_Problem requirements_.
What is needed is an exact transcription of the listing, with the images removed.

===============

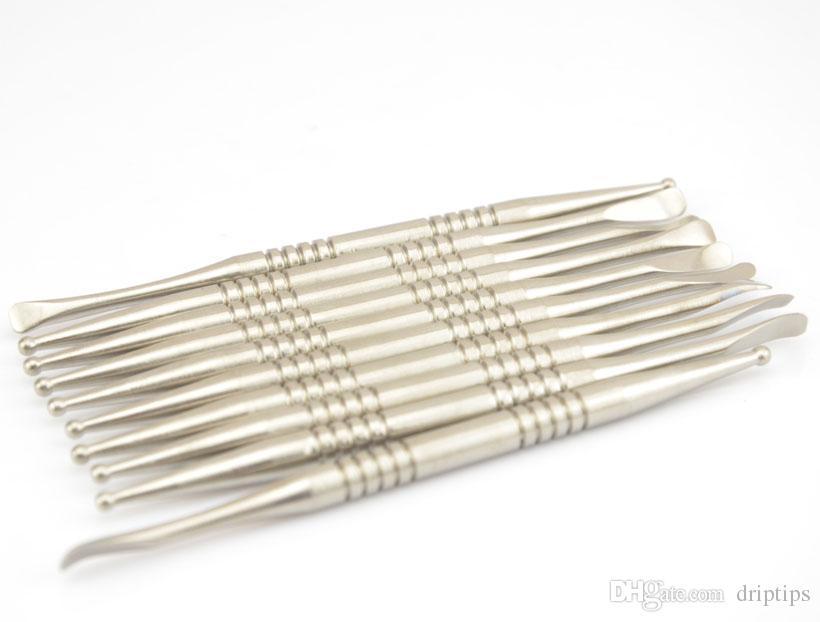 110 mm de long Grade 2 Titanium dabber Domeless Titanium Nail outil de fumage outil dabber herbe sèche Vaporisateur Free DHL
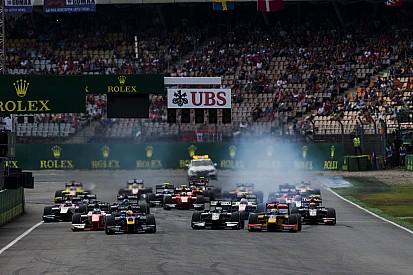 Hockenheim, sorprendido por su ausencia del calendario de F2 y GP3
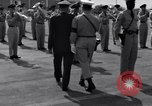 Image of General Thomas S Power Wiesbaden Germany, 1955, second 45 stock footage video 65675031765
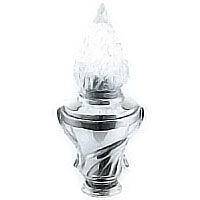 Grave light Esedra 22x9cm-8,6x3,5in In stainless steel, ground or wall mount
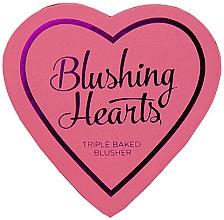 Fragrances, Perfumes, Cosmetics Blush - I Heart Revolution Blushing Hearts Blusher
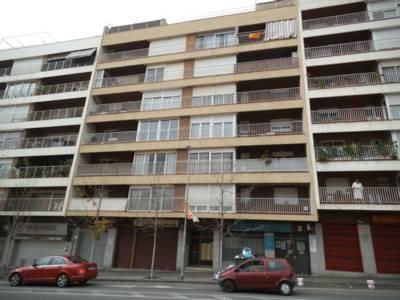 Apartamento en Terrassa (33533-0001) - foto0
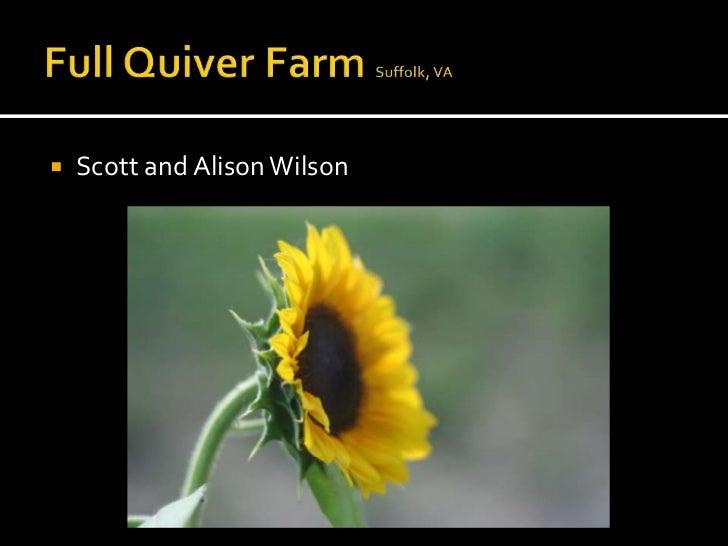    Scott and Alison Wilson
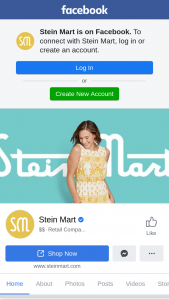 Stein Mart – Spring Shoe – Win one pair of shoes of their choice from SteinMartcom dependent on stock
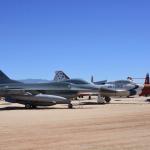 許劍虹觀點:亞歷桑那大沙漠上的二戰史─皮馬航太博物館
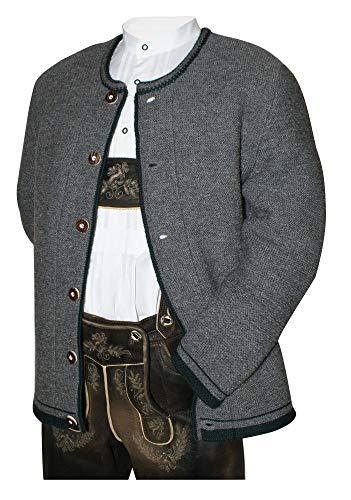 Wolljacke Trachtenjacke Strickweste Janker Strickjacke Strickjanker 100% Schurwolle gestrickte Herren Jacke Janker Wolle Wolljanker grau Trachtenjanker Strick Trachtenweste, Größe:54
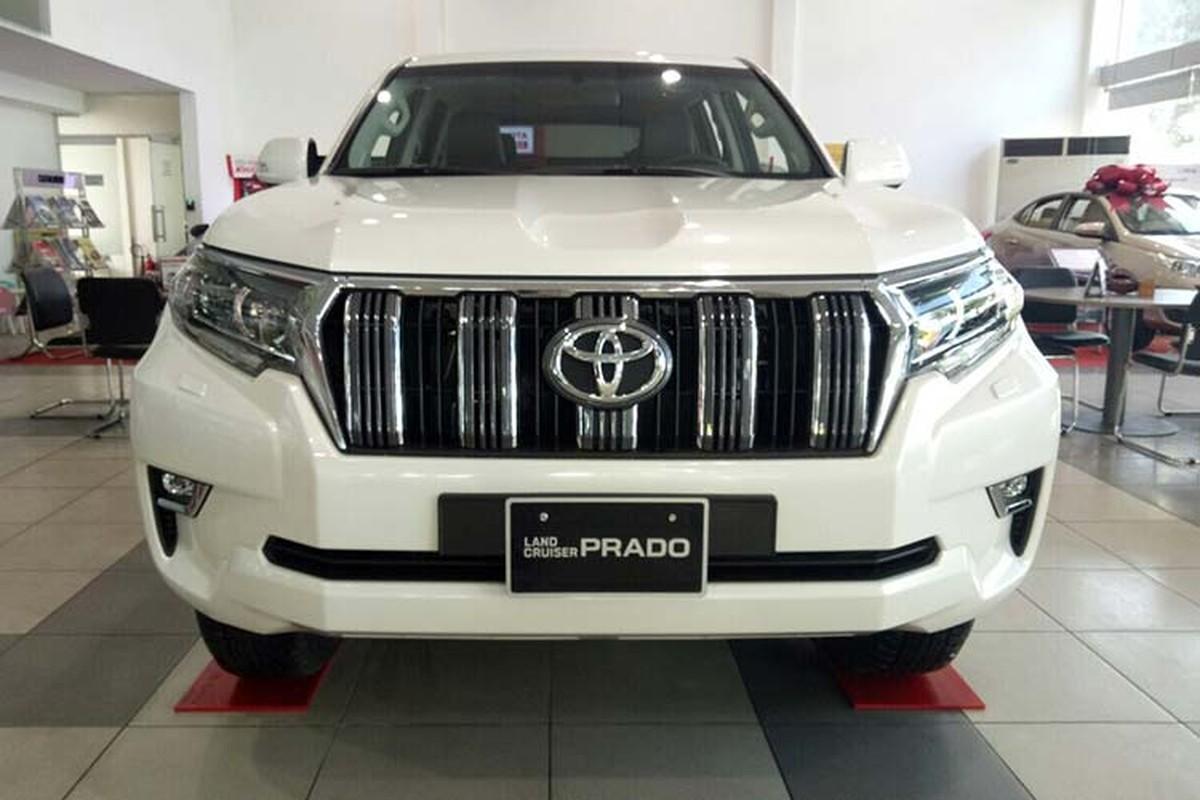 Top xe nhap ban cham tai Viet Nam, Suzuki Ciaz van e nhat-Hinh-9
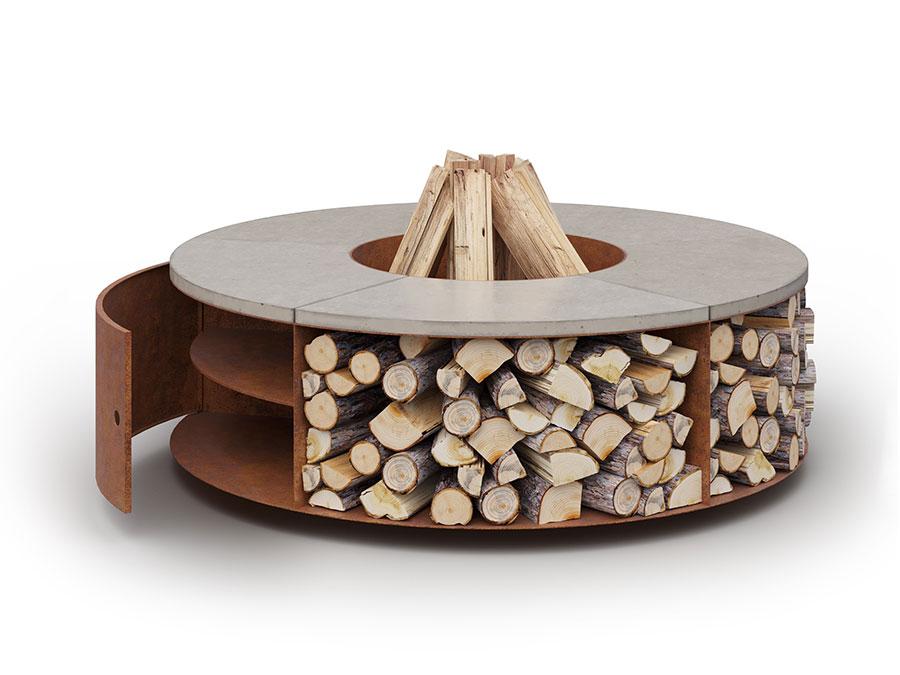 Design Garden Fireplace Model # 01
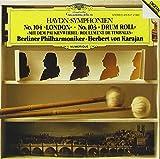 Symphonies 103 & 104
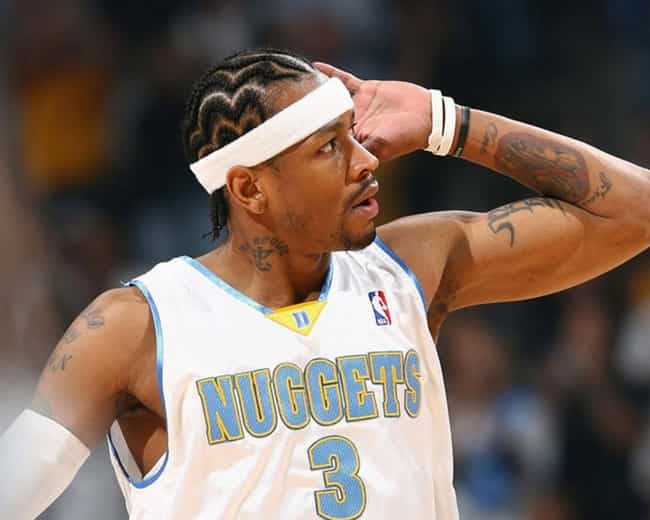 Fear No One is listed (or ranked) 1 on the list Allen Iverson Tattoos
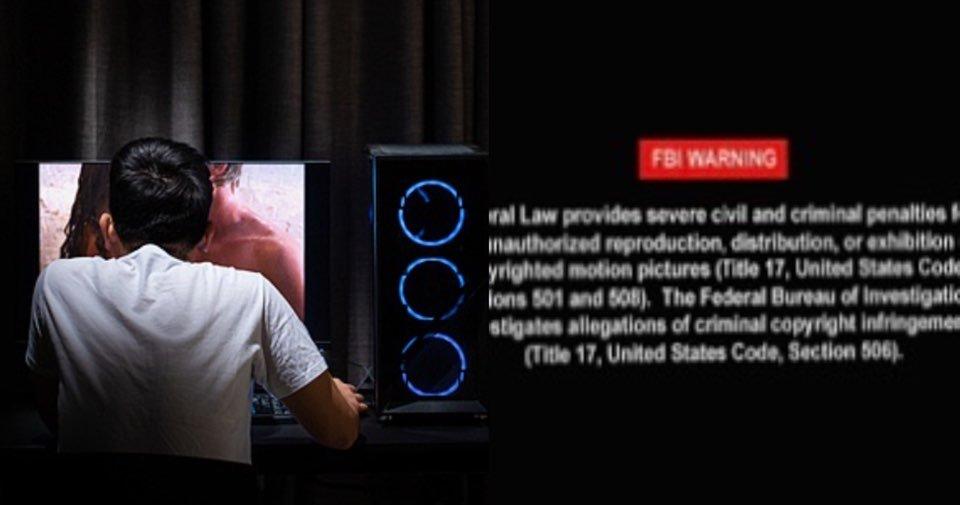 "kakaotalk image 2020 06 15 23 27 37.jpeg?resize=1200,630 - ""너 어젯밤에 야.동 봤지?""… 언제,무슨 야.동 봤는지 안 들키려면 꼭 확인해야 하는 것"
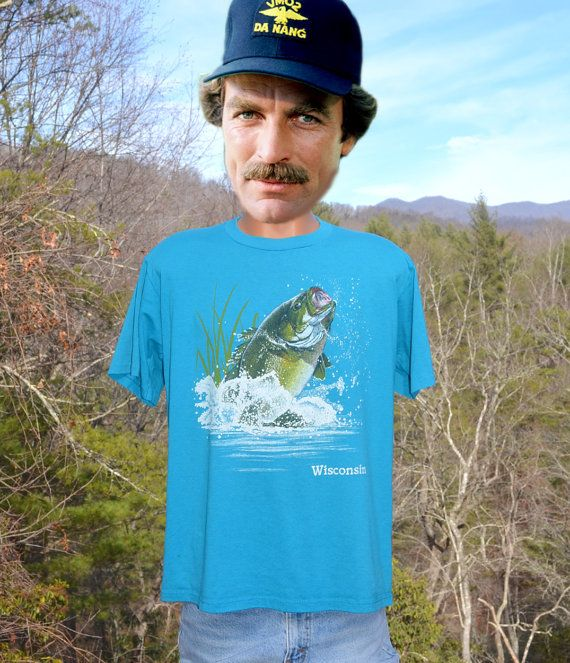 vintage 80s t-shirt FISHING wisconsin fish bass by skippyhaha
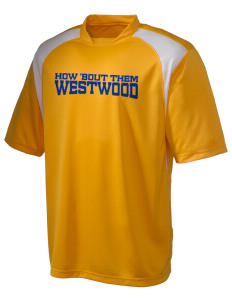 Our Lady of The Snows Parish Westwood Holloway Men's Fastbreak Performance T-Shirt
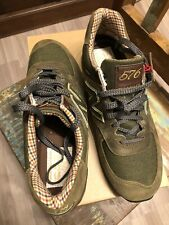 New Balance 576 OHW / Size 45 EU 11 US 10,5 UK  LIMITED EDITION / NEU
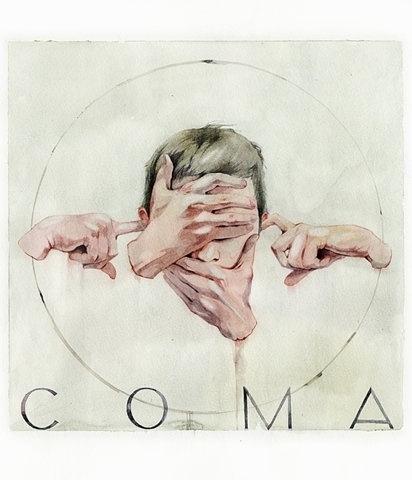 FFFFOUND! | Че за безумие #blind #album #deaf #cover #illustration #coma #surreal #watercolor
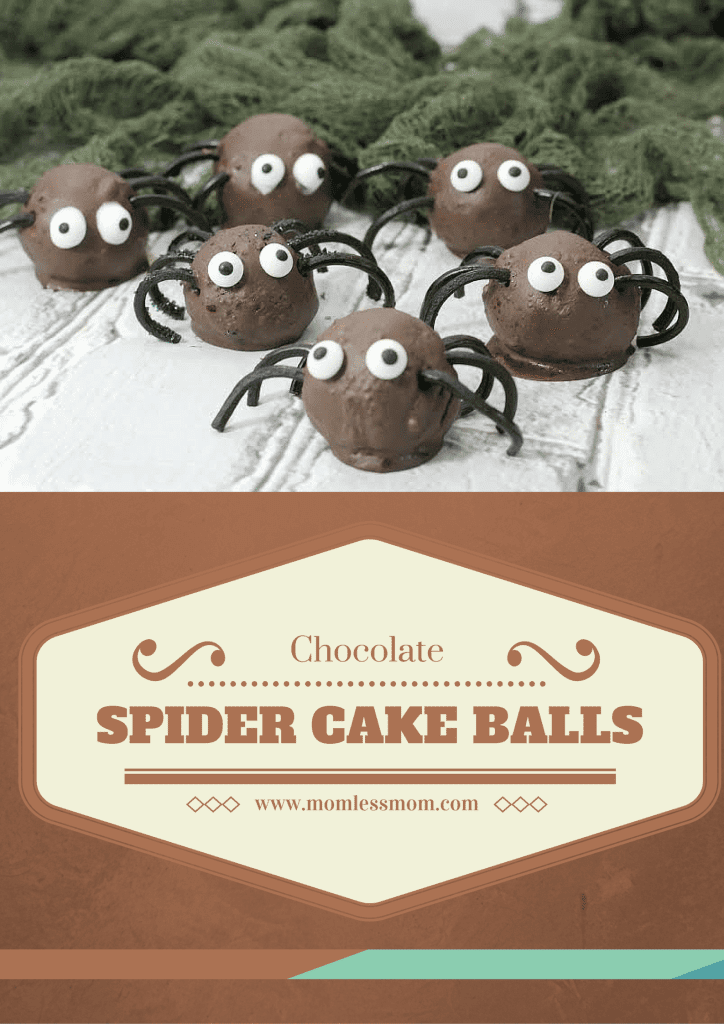 Easy Chocolate Cake Balls Recipe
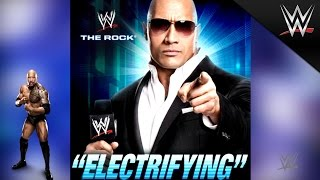 """WWE   The Rock 24th Theme Song """"Electrifying"""" (WWE Edit) + Download 2015"""
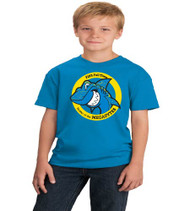 Fla Virtual Elementary Youth Spirit T-Shirt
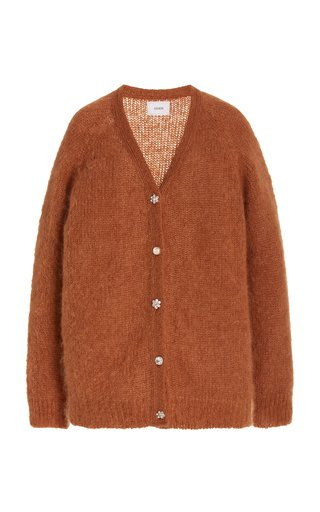 Marcilly Mohair-Blend Cardigan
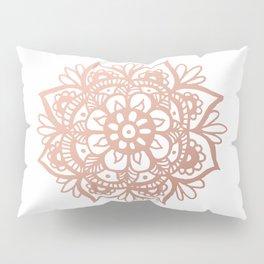 Rose Gold Mandala Pillow Sham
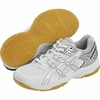 Asics JR Rocket GS Junior Court Shoes, White/Silver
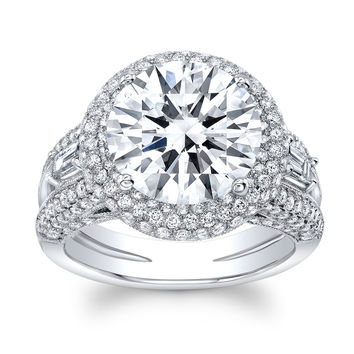 Women's Platinum engagement ring with pave halo Round Diamonds and 6 ct Center White Sapphire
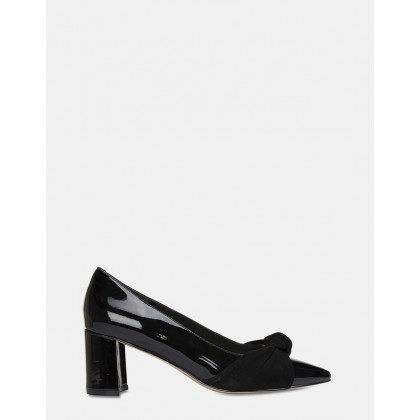 Flare BLACK PATENT/SDE by Jane Debster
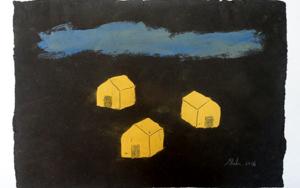 Tormenta|PinturadeAna Pellón| Compra arte en Flecha.es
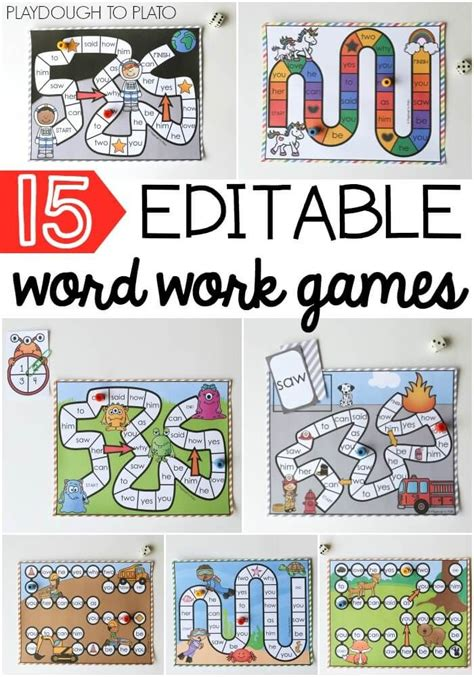 word themes games level 4 874 best images about playdough to plato on pinterest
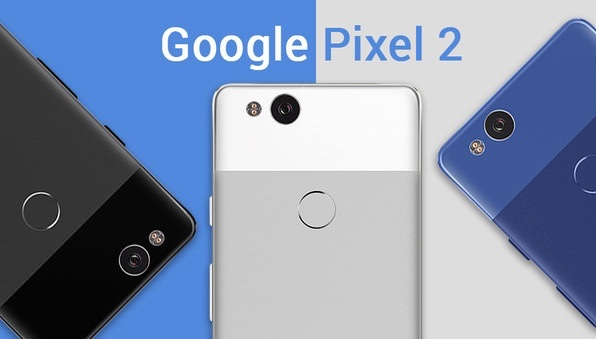 google-pixel-2-cover.jpeg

===============

_The answer_.
 110 mm de long Grade 2 Titanium dabber Domeless Titanium Nail outil de fumage outil dabber herbe sèche Vaporisateur Free DHL
 Hockenheim, sorprendido por su ausencia del calendario de F2 y GP3
 Image of General Thomas S Power Wiesbaden Germany, 1955, second 45 stock footage video 65675031765
 Grave light Esedra 22x9cm-8,6x3,5in In stainless steel, ground or wall mount
 Fragrances, Perfumes, Cosmetics Blush - I Heart Revolution Blushing Hearts Blusher
 Apartamento en Terrassa (33533-0001) - foto0
    Scott and Alison Wilson
 Stein Mart – Spring Shoe – Win one pair of shoes of their choice from SteinMartcom dependent on stock
 許劍虹觀點:亞歷桑那大沙漠上的二戰史─皮馬航太博物館
 Wolljacke Trachtenjacke Strickweste Janker Strickjacke Strickjanker 100% Schurwolle gestrickte Herren Jacke Janker Wolle Wolljanker grau Trachtenjanker Strick Trachtenweste, Größe:54
 Top xe nhap ban cham tai Viet Nam, Suzuki Ciaz van e nhat-Hinh-9
 Design Garden Fireplace Model # 01
 Symphonies 103 & 104
 Fear No One is listed (or ranked) 1 on the list Allen Iverson Tattoos
 "kakaotalk image 2020 06 15 23 27 37.jpeg?resize=1200,630 - ""너 어젯밤에 야.동 봤지?""… 언제,무슨 야.동 봤는지 안 들키려면 꼭 확인해야 하는 것"
 vintage 80s t-shirt FISHING wisconsin fish bass by skippyhaha
 Our Lady of The Snows Parish Westwood Holloway Men's Fastbreak Performance T-Shirt
 New Balance 576 OHW / Size 45 EU 11 US 10,5 UK  LIMITED EDITION / NEU
 FFFFOUND! | Че за безумие #blind #album #deaf #cover #illustration #coma #surreal #watercolor
 Easy Chocolate Cake Balls Recipe
 """WWE   The Rock 24th Theme Song """"Electrifying"""" (WWE Edit) + Download 2015"""
 Fla Virtual Elementary Youth Spirit T-Shirt
 Marcilly Mohair-Blend Cardigan
 Rose Gold Mandala Pillow Sham
 Asics JR Rocket GS Junior Court Shoes, White/Silver
 Women's Platinum engagement ring with pave halo Round Diamonds and 6 ct Center White Sapphire
 Flare BLACK PATENT/SDE by Jane Debster
 Tormenta|PinturadeAna Pellón| Compra arte en Flecha.es
 word themes games level 4 874 best images about playdough to plato on pinterest
 google-pixel-2-cover.jpeg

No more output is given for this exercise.